By a show of hands could you show us how many of you voted for George W. Bush in 2000?

RAY SUAREZ:

These mill owners were heavy supporters of President Bush in 2000.

SPOKESMAN:

How many of you are committed to voting for George W. Bush in 2004?

RAY SUAREZ:

But they said they're withholding judgment this time, revving up voter registration drives among their workers and promising to support candidates who will save their industry.

FRED REISS:

This is not about a war that is continuing in Iraq as a police state, this is not about some issue that occurred two years ago in New York. This election in our opinion is going to swing on this jobs issue in 2004.

RAY SUAREZ:

The war in Iraq has not been a central campaign theme in a state that has supported the U.S. invasion, so the economy has taken center stage here.

SEN. JOSEPH LIEBERMAN:

We gotta figure out how to keep jobs here, stop the bleeding and work together with business and workers to create a whole new generation of jobs.

AL SHARPTON:

Rather than giving tax cuts to billionaires and tax cuts to multinational corporations, I'd give a two-year tax deferment for businesses to get started, get on their feet, because they will hire people in the community, that's real entrepreneurship.

RAY SUAREZ:

Wesley Clark spoke to textile workers in a union hall in Rock Hill, S.C.

GEN. WESLEY CLARK:

Family values is about jobs and under George W. Bush we've lost far too many of them. Two and a half million manufacturing jobs. In the last three years the sad truth is that America's greatest export has been the export of American jobs.

RAY SUAREZ:

The Center for Community Change, a national advocacy group for low-income Americans, ran a candidates' forum in Columbia last week that gave struggling Americans a chance they rarely get: to quiz candidates on economic issues.

YOUNG MAN:

Are we in danger of creating a class system in this country by making it harder for poor young people to go to college?

HOWARD DEAN:

The answer is we are, as long as George Bush is president we are going to create a permanent class system, and we're going to change that as soon as we possibly can.

RAY SUAREZ:

And the gap between rich and poor has become the signature issue for the Edwards campaign. He stresses it in front of every audience.

SEN. JOHN EDWARDS:

We live in a country where there are really still two different Americas: One for those families who get everything they need, and one for everybody else. It doesn't have to be that way.

RAY SUAREZ:

Democrats told us again and again they agree with making the economy the single biggest issue here.

RUTH CRISCO:

I'm from a plant that closed and closed out close to 7,000 people out of work. Plant closings and jobs going, the trade market is the reason we're not going to have our jobs.

EARL WILCOX:

I keep coming back to the economy because I think that's it. And I think electability is an important issue. But you have to keep defining that in relation to the big picture, not in terms of the primary, but in the long run.

RAY SUAREZ:

The Republican Party has made religious faith and values a strong part of its appeal in the South — churches across this state were filled to the brim yesterday. Sociologists may call this the most segregated hour in American life, but at the same time, black and white churchgoers had in common a comfort with a role for religion in politics.

CHARLES DICKERSON:

I think that we live in a country of morals, and unless we have a moral leader, then we can't expect for the right thing to be done when in fact the nation is tested.

RAY SUAREZ:

At Bible Way Baptist Church in Columbia, John Edwards was welcomed at Sunday morning worship. Across town at Shandon Presbyterian the style of worship was different, but many of the conclusions the same.

CAROLINE PUCKETT:

I think it's important for a lot of Southerners to have a candidate that has a strong faith. I think the question would be what their intentions are, what their motives in professing their faith. Is it to get the Southern vote or is it to project their image as being, you know, a Southerner, but I think it definitely is important as long as people perceive it as being sincere.

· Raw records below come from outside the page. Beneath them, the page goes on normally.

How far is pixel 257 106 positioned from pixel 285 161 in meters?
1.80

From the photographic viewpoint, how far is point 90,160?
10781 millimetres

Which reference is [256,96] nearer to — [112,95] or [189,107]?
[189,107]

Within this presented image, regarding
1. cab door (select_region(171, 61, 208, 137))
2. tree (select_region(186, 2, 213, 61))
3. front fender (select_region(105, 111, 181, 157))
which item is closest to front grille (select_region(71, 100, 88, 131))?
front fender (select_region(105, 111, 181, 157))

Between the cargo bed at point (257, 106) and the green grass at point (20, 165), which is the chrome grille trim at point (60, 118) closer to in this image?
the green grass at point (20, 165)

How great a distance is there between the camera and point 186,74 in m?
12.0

DR. LEWIS GALLOWAY, Pastor:

People have a lot of misconceptions about the separation of church and state. It's the institution of church that should be separate from the institution of government. But we certainly think the church should have a moral influence over common concerns for the larger community.

RAY SUAREZ:

Professor Carter doesn't think religion puts the Democrats at a permanent disadvantage in the South.

DAN CARTER:

What is virtuous about throwing people out of work and leaving them to fend for themselves when we know that however much faith-based groups or churches can do, they can't take the place of a good job, so you attack the faith issue in that way.

RAY SUAREZ:

Representative Jerry Govan is the head of South Carolina's House Black Caucus. He thinks his party can do a lot better here this time around.

STATE REP. JERRY GOVAN:

You talk about the core values that the people of this state are interested in, in terms of how they can improve their quality of life, how they can take care of their families, and how government is not going to be their enemy but their friend, and work with them in terms of getting through the hard times; how, basically, government can be not a burden but a help.

SEN. JOHN EDWARDS:

Also, the teachers…

RAY SUAREZ:

The day before the vote, the pollsters have encouraging news for do-or-die John Edwards. The North Carolina senator leads John Kerry here, from five to 12 points in a range of surveys.